Study title: [working title]
Research institution or sponsor: [organization]
Principal investigator or study contact: [name/role or placeholder]
Participant group: [adults, students, patients, employees, caregivers, general public]
Study purpose: [why the research is being done]
What participants will do: [survey, interview, observation, test, sample, app use, follow-up]
Time commitment and setting: [minutes/hours, online/in person, number of sessions]
Risks or discomforts: [privacy, emotional discomfort, physical risk, inconvenience, unknown]
Potential benefits: [direct benefit, no direct benefit, contribution to knowledge]
Compensation or reimbursement: [amount, gift card, none, expenses]
Privacy and data handling: [recordings, de-identification, storage, access, retention, sharing]
Voluntary participation and withdrawal: [how to stop, what happens to collected data]
Eligibility or exclusion criteria: [age, location, health status, role]
Required consent elements: [IRB template language, regulatory phrases, local requirements]
Reading level and tone: [grade level, warm, formal, concise, trauma-informed]
Questions to clarify: [known gaps]

Create:
1. Plain-language participant information section.
2. Consent statement with checkboxes or signature-ready wording.
3. Procedures table showing activity, time, location, and what data is collected.
4. Risks, discomforts, benefits, and alternatives written without exaggeration.
5. Privacy and data-use explanation in participant-friendly language.
6. Voluntary participation and withdrawal language.
7. Contact section for study questions, rights questions, and complaints.
8. Short verbal consent script if appropriate.
9. Reviewer checklist for missing required elements, jargon, readability, and unsupported promises.
10. Clarifying questions for the study team before final review.

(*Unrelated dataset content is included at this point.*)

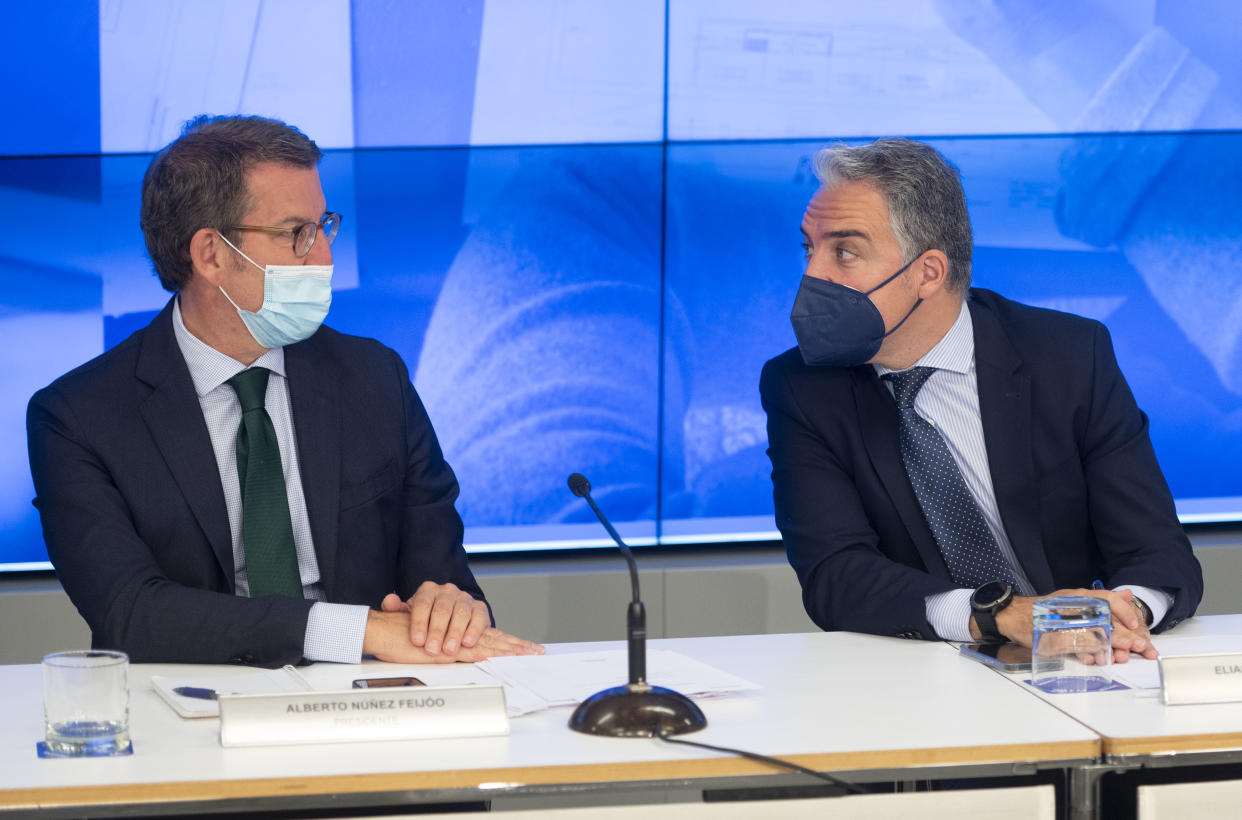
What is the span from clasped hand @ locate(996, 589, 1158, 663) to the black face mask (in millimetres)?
624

Keep the draft neutral, readable, and ready for qualified ethics, legal, or IRB review.

Example Output

Participant Information

You are being invited to take part in a research study about how adults manage medication reminders at home. Taking part is your choice. If you decide not to take part, nothing will happen to your care or services.

What You Will Do

| Activity | Time | Data Collected |

|---|---:|---|

| Online survey | 15 minutes | Reminder habits and demographics |

| Optional interview | 30 minutes | Audio recording and notes |

Risks

Some questions may feel personal because they ask about health routines. You can skip any question you do not want to answer. The research team will store recordings in a restricted folder and remove names from interview notes where possible.

Consent Statement

I have read this information, had a chance to ask questions, and choose to take part in this study. I understand I can stop at any time.

Tips for Best Results

  • 💡Use ordinary words for procedures before adding any required regulatory language.
  • 💡Say when there is no direct benefit; do not make participation sound like treatment or service access.
  • 💡Keep privacy promises realistic and aligned with the actual data systems.
  • 💡Send the draft through the required IRB, ethics, legal, or institutional review before use.